Davalı banka ile dava dışı Bordo….A.Ş. arasında 10.06.2013 tarihinde genel kredi sözleşmesi akdedildiği, davacının şirkete kullandırılan bu krediye Tekirdağ Karaağaç Köyü 545 ada 20 parselde bulunan taşınmazını ipotek ettirerek teminat verdiği, dosyaya sunulan belgelerden anlaşılmaktadır. Dosyaya sunulu bulunan Nüfus Kayıt örneğine göre …’un İpotek veren …’un eşi olduğu görülmektedir. TMK 194.maddesinde – Eşlerden biri, diğer eşin açık rızası bulunmadıkça, aile konutu ile ilgili kira sözleşmesini feshedemez, aile konutunu devredemez veya aile konutu üzerindeki hakları sınırlayamayacağı düzenlenmiştir.

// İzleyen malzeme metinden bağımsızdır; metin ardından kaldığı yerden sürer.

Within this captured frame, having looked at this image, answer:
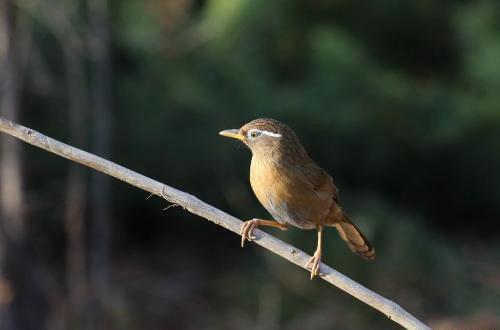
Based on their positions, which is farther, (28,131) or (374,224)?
(374,224)

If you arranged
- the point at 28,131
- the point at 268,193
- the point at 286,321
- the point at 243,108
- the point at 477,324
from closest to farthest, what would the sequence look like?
the point at 28,131 → the point at 268,193 → the point at 477,324 → the point at 286,321 → the point at 243,108

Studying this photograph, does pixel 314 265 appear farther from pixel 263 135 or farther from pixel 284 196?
pixel 263 135

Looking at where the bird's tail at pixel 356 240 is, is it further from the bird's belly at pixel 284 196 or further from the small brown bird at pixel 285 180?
the bird's belly at pixel 284 196

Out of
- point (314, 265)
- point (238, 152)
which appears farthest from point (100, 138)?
point (314, 265)

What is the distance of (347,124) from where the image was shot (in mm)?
7832

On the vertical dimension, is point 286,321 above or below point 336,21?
below

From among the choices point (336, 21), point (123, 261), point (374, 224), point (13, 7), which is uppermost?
point (336, 21)

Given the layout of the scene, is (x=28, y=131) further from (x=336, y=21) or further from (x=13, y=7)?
(x=336, y=21)

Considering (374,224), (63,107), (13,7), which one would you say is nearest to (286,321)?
(374,224)

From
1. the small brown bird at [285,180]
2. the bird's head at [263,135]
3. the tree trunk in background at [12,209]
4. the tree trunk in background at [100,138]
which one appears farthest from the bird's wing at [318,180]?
the tree trunk in background at [100,138]

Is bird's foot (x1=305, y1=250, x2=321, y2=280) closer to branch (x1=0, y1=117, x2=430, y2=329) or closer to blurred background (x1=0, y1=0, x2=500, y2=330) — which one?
branch (x1=0, y1=117, x2=430, y2=329)

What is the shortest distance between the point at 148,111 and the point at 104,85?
3.73 feet

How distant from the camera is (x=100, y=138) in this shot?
656 centimetres

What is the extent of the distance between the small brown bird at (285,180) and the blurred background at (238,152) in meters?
2.85
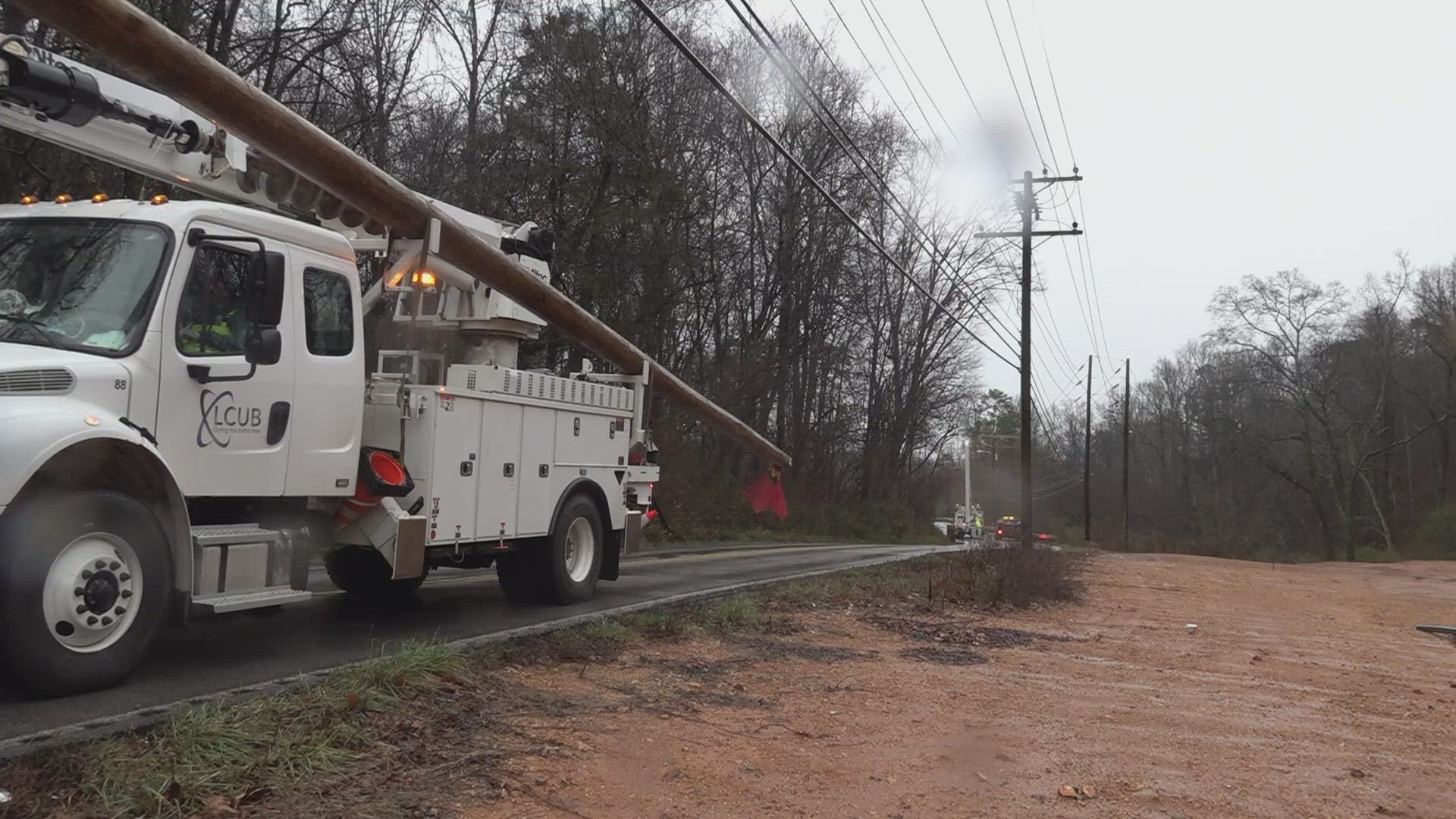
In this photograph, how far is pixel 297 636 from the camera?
7.75m

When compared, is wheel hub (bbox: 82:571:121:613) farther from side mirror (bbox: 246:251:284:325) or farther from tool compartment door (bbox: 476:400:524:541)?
tool compartment door (bbox: 476:400:524:541)

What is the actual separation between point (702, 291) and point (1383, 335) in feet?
139

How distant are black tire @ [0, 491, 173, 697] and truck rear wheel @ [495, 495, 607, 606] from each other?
419 cm

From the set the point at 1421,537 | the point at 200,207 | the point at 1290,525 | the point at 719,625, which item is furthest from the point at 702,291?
the point at 1290,525

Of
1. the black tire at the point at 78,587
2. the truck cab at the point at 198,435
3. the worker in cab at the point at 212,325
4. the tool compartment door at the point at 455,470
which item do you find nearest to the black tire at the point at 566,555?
the truck cab at the point at 198,435

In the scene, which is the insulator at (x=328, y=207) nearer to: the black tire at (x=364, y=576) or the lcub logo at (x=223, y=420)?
the lcub logo at (x=223, y=420)

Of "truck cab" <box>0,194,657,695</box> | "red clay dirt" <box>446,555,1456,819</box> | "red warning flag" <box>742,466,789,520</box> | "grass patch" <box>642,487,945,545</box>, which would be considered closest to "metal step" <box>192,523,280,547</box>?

TMK 881. maddesine göre, halen mevcut olan veya henüz doğmamış olmakla beraber doğması kesin veya olası bulunan herhangi bir alacağın ipotekle güvence altına alınabileceği belirtilmektedir. TBK 584. maddesinde düzenlenen kefalete ilişkin hükümler ,TMK nun aile konutuna ilişkin hükümleri dikkate alındığında davacı iddialarının varlığı, ipoteğin geçerli olarak kurulup kurulmadığı yapılacak yargılama neticesinde belirlenecektir.Somut olayda ipotek belgesi incelendiğinde yerin arsa vasfında olduğu konut yada aile konutu olduğuna dair bir kayıt bulunmadığı ,ilk derece mahkemesinin ihtiyati tedbir kararının kaldırılması yönündeki kararında bir isabetsizlik bulunmadığı ,dosya mevcuduna göre ihtiyati tedbir kararının devamını gerektiren yaklaşık ispatın gerçekleşmediği dikkate alındığında davacılar vekilinin istinaf nedenleri yerinde görülmemişistinaf başvurusunun esastan reddine karar verilmiştir.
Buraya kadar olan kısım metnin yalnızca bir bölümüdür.